As to family history of atherogenic risk factors, HT predominates, consistent with the conclusions of a study at the Central Havana Pediatric Hospital, which found such risk factors in 94% of children and adolescents.[21] Family history of HT is a predictor of HT in adolescence,[40] and parental HT has been associated with increased inflammatory mediators and atherosclerosis.[41] Argentina’s FRICELA study found a correlation between parental HT and adolescent blood pressure levels.[32] A history of parents, siblings and grandparents who developed coronary disease before age 55 years in men and age 65 years in women carries increased risk of cardiovascular disease, with risk increasing proportionately to earliness of onset and number of family members affected.[42]
Detection of a cardiovascular risk factor is markedly affected by the intensity of coexisting risk factors. Epidemiological and clinical studies have shown that individuals with multiple risk factors have substantially increased risk of cardiovascular disease compared with individuals having a single factor and that cardiovascular risk factors tend to cluster in individuals.[43] So it is alarming that all adolescents in our study had at least one ESA, and most had three or more, especially female participants. Two studies of children and adolescents in Havana found similar results,[20,21] although number of ESAs by sex was reported only in the latter study, whose subjects had essential HT. Larger sample sizes are needed to study this issue, and a gender perspective should be applied to analyze possible factors influencing these findings. Health promotion and prevention actions must be directed at all adolescents, but especially girls and young women, where ESAs predominate.
Among the limitations of this study is the small sample size, which could have impeded detection of other differences and rules out extrapolation to other populations. Only one facet of the broad topic of dietary habits was explored, without addressing such important elements as consumption of sugar and saturated and trans fats. Nor were biochemical parameters examined.
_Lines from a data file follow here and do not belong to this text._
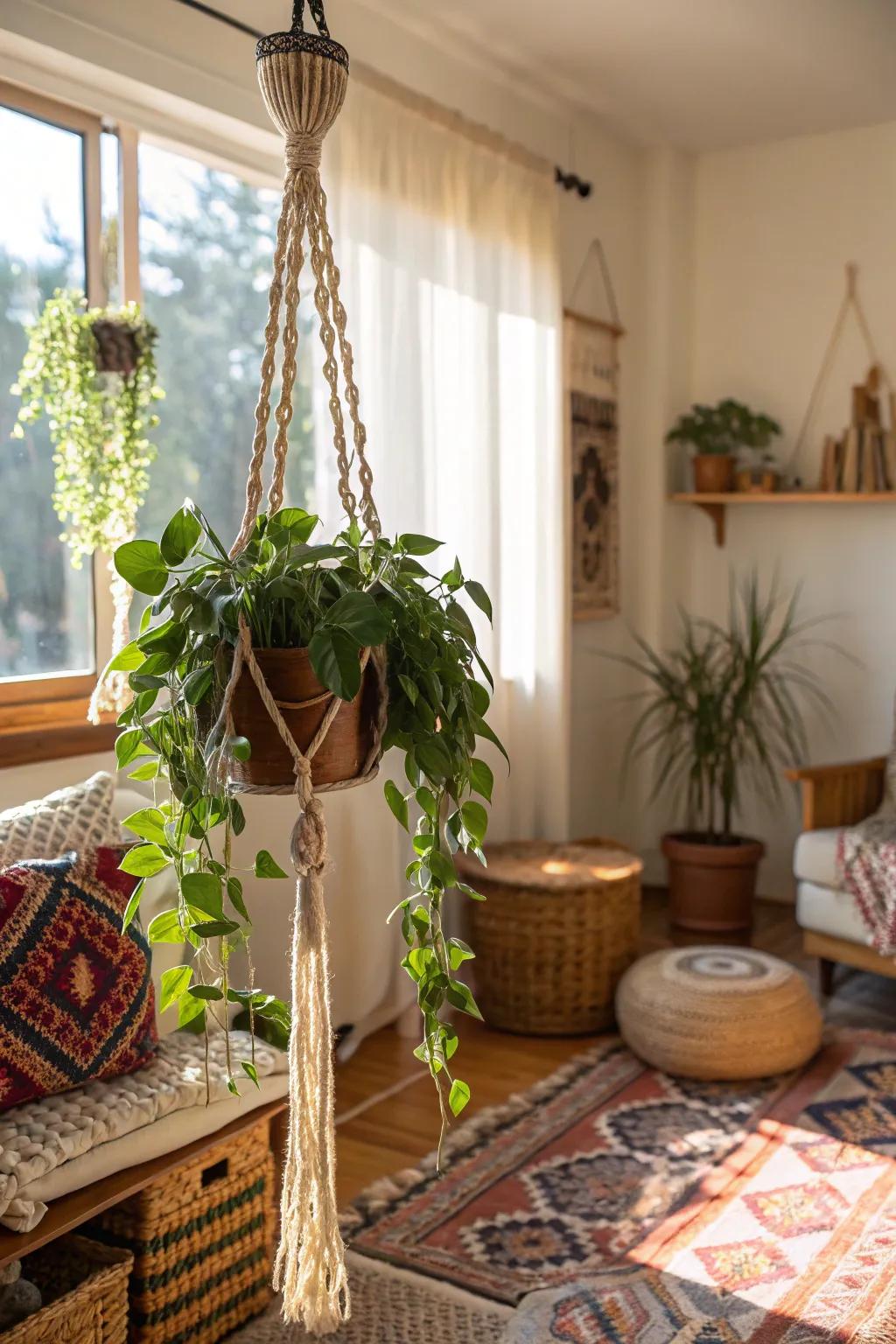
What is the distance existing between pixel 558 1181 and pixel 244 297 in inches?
86.0

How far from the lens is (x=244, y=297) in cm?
325

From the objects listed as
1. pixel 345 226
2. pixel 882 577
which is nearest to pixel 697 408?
pixel 882 577

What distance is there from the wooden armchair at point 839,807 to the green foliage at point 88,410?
79.2 inches

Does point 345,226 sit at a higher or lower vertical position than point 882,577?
higher

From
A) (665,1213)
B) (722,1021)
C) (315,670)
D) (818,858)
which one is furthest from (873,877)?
(315,670)

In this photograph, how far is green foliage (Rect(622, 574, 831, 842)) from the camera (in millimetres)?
4320

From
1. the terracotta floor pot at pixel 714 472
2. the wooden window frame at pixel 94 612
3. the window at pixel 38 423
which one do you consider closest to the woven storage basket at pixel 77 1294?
the wooden window frame at pixel 94 612

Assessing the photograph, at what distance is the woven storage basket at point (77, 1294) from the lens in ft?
5.57

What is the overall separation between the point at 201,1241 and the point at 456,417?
2189 millimetres

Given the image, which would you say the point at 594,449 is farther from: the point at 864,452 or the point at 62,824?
the point at 62,824

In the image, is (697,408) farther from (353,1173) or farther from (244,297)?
(353,1173)

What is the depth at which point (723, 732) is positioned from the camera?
427 centimetres

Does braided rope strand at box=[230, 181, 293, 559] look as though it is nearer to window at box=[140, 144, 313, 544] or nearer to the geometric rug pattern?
the geometric rug pattern

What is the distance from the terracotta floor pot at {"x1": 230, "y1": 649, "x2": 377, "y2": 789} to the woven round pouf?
1936 millimetres
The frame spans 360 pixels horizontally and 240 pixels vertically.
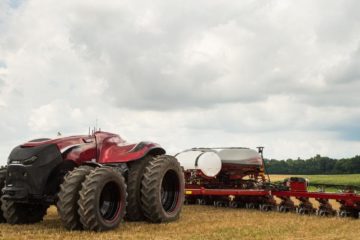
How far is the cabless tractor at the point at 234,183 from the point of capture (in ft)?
50.6

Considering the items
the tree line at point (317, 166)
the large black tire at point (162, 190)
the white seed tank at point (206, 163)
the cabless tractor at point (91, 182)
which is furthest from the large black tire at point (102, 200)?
the tree line at point (317, 166)

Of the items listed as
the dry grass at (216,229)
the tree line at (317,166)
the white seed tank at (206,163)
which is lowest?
the dry grass at (216,229)

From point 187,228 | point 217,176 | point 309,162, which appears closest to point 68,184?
point 187,228

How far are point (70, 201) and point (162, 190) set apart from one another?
135 inches

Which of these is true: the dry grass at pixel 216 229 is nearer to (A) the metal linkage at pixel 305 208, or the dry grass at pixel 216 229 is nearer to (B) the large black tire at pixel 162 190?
(B) the large black tire at pixel 162 190

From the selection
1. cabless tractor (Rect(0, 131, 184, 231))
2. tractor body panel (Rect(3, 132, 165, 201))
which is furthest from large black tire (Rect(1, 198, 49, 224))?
tractor body panel (Rect(3, 132, 165, 201))

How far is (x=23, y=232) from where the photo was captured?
9.62m

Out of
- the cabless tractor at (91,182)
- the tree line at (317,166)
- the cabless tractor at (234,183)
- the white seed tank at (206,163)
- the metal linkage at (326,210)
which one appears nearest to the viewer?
the cabless tractor at (91,182)

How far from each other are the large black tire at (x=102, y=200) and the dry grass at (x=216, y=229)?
23 cm

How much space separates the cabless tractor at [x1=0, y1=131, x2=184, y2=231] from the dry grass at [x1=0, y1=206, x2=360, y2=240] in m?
0.33

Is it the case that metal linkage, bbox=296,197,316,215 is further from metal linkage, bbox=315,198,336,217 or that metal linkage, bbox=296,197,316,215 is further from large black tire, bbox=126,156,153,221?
large black tire, bbox=126,156,153,221

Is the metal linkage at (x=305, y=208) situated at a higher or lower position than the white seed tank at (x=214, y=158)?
lower

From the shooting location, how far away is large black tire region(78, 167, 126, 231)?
367 inches

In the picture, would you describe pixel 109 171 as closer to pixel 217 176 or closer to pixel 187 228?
pixel 187 228
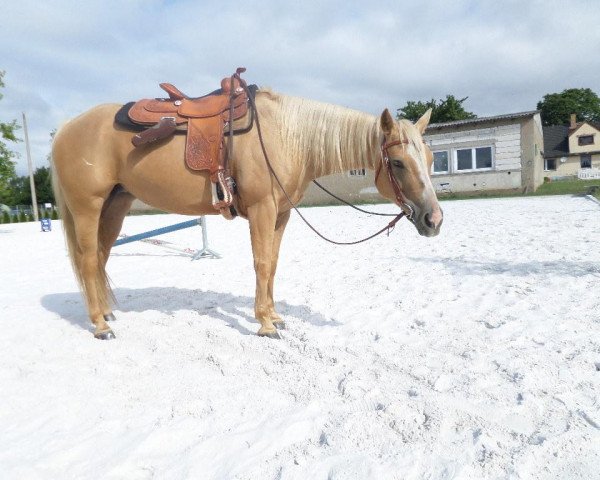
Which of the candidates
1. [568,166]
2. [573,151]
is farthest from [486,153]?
[568,166]

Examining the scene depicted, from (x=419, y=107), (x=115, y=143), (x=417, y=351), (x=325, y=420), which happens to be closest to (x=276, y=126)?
(x=115, y=143)

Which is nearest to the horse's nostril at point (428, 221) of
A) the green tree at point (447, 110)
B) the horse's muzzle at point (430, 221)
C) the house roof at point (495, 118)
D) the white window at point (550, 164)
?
the horse's muzzle at point (430, 221)

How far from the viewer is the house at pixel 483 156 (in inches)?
810

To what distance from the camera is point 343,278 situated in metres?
5.19

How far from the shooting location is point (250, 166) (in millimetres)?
3184

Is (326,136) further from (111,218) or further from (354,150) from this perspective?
(111,218)

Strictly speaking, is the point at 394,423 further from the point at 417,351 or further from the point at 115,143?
the point at 115,143

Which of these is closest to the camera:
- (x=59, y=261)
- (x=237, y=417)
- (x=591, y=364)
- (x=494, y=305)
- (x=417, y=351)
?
(x=237, y=417)

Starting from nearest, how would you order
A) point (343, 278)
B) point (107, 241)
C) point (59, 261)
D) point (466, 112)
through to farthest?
point (107, 241) → point (343, 278) → point (59, 261) → point (466, 112)

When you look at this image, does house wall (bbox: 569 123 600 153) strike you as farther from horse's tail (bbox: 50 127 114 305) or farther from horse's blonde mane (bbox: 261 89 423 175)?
horse's tail (bbox: 50 127 114 305)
Nonetheless, the study is useful for generating research hypotheses and for early detection of adolescents at risk of atherosclerosis and other cardiometabolic disease. The study enabled detection and characterization of health problems in the community where it was conducted, so that community participation and the actions of health professionals can contribute to resolving them.
CONCLUSION
The high ESA prevalence we observed warns us that, to reduce incidence and prevalence of risk factors and atherosclerotic disease in Cuba, we need effective promotion and prevention actions in primary health care directed at adolescents (particularly at younger ages and applying a gender lens) and their families. A change of paradigm in cardiovascular disease prevention is needed, moving to a comprehensive approach that includes education from the earliest stages of life, involves the community and health system, and motivates physicians and other health professionals and provides tools to achieve the complex goal of lifestyle modification.